**SET EXERCISE**:
Lay out the lines from the one containing "Upon viewing this" through the end of the material as a numbered list, skipping blank lines.
-- MATERIAL SUPPLIED start --
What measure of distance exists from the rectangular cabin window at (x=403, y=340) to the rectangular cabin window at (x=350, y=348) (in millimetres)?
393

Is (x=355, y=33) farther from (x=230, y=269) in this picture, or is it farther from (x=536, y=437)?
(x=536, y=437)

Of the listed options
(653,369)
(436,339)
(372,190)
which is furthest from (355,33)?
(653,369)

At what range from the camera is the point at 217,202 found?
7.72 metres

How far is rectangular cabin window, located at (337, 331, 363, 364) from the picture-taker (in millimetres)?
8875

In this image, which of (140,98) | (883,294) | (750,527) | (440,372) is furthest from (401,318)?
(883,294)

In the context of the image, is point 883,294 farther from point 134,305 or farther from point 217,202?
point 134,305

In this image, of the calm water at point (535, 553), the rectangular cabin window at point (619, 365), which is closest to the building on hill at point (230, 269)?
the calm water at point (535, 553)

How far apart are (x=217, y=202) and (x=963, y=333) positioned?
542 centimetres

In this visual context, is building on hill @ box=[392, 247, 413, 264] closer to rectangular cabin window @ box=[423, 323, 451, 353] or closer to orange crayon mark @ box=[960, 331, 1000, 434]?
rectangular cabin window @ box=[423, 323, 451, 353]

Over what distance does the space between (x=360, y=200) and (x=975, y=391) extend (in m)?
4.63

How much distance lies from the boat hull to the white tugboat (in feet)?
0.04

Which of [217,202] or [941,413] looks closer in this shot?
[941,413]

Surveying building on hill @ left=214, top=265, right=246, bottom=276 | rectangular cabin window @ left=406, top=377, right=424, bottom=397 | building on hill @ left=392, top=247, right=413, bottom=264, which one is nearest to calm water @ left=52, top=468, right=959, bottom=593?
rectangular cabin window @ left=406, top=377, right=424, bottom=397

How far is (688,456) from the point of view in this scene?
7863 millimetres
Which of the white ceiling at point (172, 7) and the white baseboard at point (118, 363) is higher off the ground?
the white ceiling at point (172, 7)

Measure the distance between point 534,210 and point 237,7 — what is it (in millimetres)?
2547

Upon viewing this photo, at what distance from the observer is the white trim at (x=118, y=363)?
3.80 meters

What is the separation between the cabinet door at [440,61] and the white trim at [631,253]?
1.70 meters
-- MATERIAL SUPPLIED end --
**TASK ANSWER**:
1. Upon viewing this photo, at what distance from the observer is the white trim at (x=118, y=363)?
2. 3.80 meters
3. What is the separation between the cabinet door at [440,61] and the white trim at [631,253]?
4. 1.70 meters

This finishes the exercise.